Therefore, while axenic cultures have long been considered the standard for research, it has become evident that a holistic approach is necessary to model and characterize the HAB dynamics found in both natural and laboratory settings.47 For example, Pound et al.48 were able to attribute the observed experimental variability in Microcystis spp. microcosm studies to the activity of Microcystis-infecting phages—an effect which would have otherwise been overlooked and unreported. The microbiome associated with HAB strains certainly plays a role in the progression of the bloom, as observed in Harsha Lake (Ohio) transcriptomes, where a relationship between nutrient availability and recycling and the bacterial population dynamics was observed, as well as for a cyanophage surge and the corresponding Microcystis decline.49 Besides their role in nutrient availability, heterotrophic bacteria can also complement the metabolic capabilities of cyanoHAB strains, as suggested in phylosymbiosis studies where Roseomonas and Rhodobacter showed high cophylogeny with Microcystis.50 Consequently, studying the microbiome associated with Microcystis HABs can further provide insights for modeling the mechanisms used for its efficient competition for nutrients and light as well as for designing community-based mitigation strategies after toxin release. By evaluating HAB data sets independently, and within the context of their physiology and ecosystem, we can gain a better understanding of causal and functional parameters of HABs, as shown in the review by Dick et al.,51 which can improve toxicity prediction and the effectiveness of mitigation strategies.
3. Data Resources
Data on HABs has been gathered since 1954.52 Several countries and regions have set up monitoring and reporting systems that are accessible online, which has led to the accumulation of large data sets and several publications (Figure 3). However, the data sets are independently curated, use different instrumentation and data storage formats, and have different levels of spatiotemporal resolution.

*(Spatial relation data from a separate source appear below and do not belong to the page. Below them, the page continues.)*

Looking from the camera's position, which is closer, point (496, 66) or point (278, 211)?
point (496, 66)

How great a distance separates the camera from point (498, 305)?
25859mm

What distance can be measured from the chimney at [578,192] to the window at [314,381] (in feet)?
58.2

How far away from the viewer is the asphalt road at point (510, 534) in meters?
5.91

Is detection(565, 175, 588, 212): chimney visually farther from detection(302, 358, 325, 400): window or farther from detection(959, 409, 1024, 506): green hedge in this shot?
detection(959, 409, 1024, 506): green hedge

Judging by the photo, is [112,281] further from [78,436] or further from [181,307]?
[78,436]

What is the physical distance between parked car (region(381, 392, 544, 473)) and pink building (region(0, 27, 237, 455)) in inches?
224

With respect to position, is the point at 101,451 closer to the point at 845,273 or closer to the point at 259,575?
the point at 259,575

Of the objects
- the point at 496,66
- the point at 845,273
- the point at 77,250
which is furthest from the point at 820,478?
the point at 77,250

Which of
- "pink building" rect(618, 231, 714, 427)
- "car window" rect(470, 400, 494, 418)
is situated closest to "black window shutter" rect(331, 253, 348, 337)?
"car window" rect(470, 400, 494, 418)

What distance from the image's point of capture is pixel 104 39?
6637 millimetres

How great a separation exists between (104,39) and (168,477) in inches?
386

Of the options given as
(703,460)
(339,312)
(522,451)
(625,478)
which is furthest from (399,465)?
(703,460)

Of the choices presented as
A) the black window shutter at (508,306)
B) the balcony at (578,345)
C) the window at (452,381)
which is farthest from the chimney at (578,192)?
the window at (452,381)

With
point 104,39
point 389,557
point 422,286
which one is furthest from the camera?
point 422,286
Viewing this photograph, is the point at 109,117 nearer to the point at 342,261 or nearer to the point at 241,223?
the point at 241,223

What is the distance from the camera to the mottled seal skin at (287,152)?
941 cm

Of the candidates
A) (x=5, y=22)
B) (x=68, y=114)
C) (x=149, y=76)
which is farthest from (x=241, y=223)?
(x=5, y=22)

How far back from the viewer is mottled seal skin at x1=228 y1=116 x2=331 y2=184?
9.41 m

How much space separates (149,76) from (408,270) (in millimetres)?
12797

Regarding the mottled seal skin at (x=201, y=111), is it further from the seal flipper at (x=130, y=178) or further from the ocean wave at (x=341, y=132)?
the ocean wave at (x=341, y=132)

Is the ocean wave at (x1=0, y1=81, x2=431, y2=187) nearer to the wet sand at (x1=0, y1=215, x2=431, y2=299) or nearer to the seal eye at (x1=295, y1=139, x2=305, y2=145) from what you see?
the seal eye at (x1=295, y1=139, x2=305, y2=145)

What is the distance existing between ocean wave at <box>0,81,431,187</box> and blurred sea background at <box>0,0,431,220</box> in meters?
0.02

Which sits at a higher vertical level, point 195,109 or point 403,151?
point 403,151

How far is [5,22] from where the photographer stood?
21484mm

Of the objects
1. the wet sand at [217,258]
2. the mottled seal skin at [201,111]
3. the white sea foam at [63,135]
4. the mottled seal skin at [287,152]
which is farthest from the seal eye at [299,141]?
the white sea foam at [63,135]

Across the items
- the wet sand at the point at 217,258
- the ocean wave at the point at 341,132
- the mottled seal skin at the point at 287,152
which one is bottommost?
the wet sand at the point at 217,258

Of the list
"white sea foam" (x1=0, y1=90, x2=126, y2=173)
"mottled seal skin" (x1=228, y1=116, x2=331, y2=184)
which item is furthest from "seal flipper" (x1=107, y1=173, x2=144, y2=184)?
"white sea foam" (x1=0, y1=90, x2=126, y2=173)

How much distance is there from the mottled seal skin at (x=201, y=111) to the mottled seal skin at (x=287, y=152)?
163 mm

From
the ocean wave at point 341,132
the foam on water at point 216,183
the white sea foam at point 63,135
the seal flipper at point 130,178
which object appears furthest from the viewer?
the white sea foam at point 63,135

Therefore, substantial data engineering is required for these data sets to be fused and holistically analyzed. We note that most research on HABs has utilized primarily physical and chemical measurements. In Table 1, we present examples of large data sources that are, or can be, leveraged to understand the ecology of HABs.
Figure 3.
CyanoHAB data ecosystem depicting cyanoHAB data sources and sampling approaches. These include grab samples or fixed/buoy telemetry sampling directly from the lake, weather conditions from telemetry stations on land, and satellite remote sensing of HABs. By analysis of the data collectively it will be possible to build a model that will ultimately predict cyanoHAB occurrence, persistence, and toxicity and inform decision-makers.
Table 1. Examples of Large Data Resources That Can Be Synergized for a Better Understanding of Algal Blooms from the Top Four Countries/Regions to Publish Data on HABs.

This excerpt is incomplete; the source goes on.